• _SELECTED TEXT_

⁂

Moving forward with Right to InformationBy Sajitha Dharmasiri
In Democratic Socialist Republic of Sri Lanka, as the name ‘republic’ points out, the state belongs to the people and is maintained by the tax money of the people. Therefore people have the right to know information regarding the state and the institutions, which enables them to involve in the governance. However that has not been the case for few decades due to the lack of legislation towards the right to know information. There are lots of talks of corruption and inefficiency in state sector but people suffered the inability to get information on such matters. However, one of the most revolutionary developments of the past few decades, the Right to Information Act has emerged as the answer.
Brief history about Right to Information in Sri Lanka
“Liberties aren’t given, they are taken.” - Aldous Huxley
1978 Constitution of Sri Lanka initially did not have sufficient provisions for right of access to information. Therefore many personals and civil society organizations tried to discuss the necessity of right to information for many years since. Due to their struggle which spans over a decade, with the 19th amendment to the constitution, and with the Right to Information Act 2016, the Right to Information is now on the implementation. Following are few key points in history related to the Right to Information. These are written here for the sole purpose of making the reader understand how hard it had been to establish the Right to Information and how much time it had taken.

⁂

Entries drawn from a collection
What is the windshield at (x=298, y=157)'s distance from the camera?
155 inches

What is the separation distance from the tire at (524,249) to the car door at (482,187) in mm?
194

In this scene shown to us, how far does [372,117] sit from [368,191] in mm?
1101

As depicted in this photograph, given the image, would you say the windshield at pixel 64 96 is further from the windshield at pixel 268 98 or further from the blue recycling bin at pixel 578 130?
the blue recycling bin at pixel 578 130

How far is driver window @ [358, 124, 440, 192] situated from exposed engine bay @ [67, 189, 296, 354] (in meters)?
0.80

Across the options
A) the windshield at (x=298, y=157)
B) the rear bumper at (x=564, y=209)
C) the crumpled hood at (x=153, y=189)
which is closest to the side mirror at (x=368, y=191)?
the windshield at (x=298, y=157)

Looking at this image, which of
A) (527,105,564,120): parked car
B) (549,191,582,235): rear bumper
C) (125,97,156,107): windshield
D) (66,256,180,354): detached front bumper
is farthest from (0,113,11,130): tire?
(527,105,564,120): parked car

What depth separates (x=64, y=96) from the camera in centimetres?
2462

⁂

• _SET EXERCISE 1_
In the Right to Information article, which amendment to the constitution is named as helping put the Right to Information into effect?
• _SET EXERCISE 2_
Carry the Right to Information article further, picking up right after its last sentence.
These records have nothing to do with the Right to Information article.

• _EXERCISE ANSWER 1_
The 19th amendment to the constitution.

• _EXERCISE ANSWER 2_
In 1994, The Right to Information discussions has been taken to surface with the parliamentary election by few media associations and civil society organizations. Same year with the newly appointed government, Travel Information and Aviation Minister introduced a cabinet paper “Media Policy of the Government” which has a clause about accepting Right to Information and giving constitutional protection for it.
In 1996, Sri Lanka Legal Commission introduced a bill about access to information where they accepted the unsatisfactory situation related to the Legal regime. Same year, the Media Ministry appointed R.K.W Gunasekara Committee to reform laws affecting Freedom of the Press and Freedom of Expression and in their report 3rd recommendation was about including Right to Information under the Right to Freedom of Expression according to the International Convention on Civil and Political Rights.
In 2000, Right to Information was included under fundamental rights in 2000 constitution Bill but ruled out due to protests of the opposition. In 2006 Sri Lanka Legal Commission introduced a Right to Information bill for the second time.
In 2010, a new bill about access to information was introduced by a committee appointed by Justice Minister with the opinions of Press institute and the Editors Guild. However the minister lost the election that year and no one carried out the bill. Same year again a bill about Right to Information was introduced to the parliament by opposition but was withdrawn due to protests from the government.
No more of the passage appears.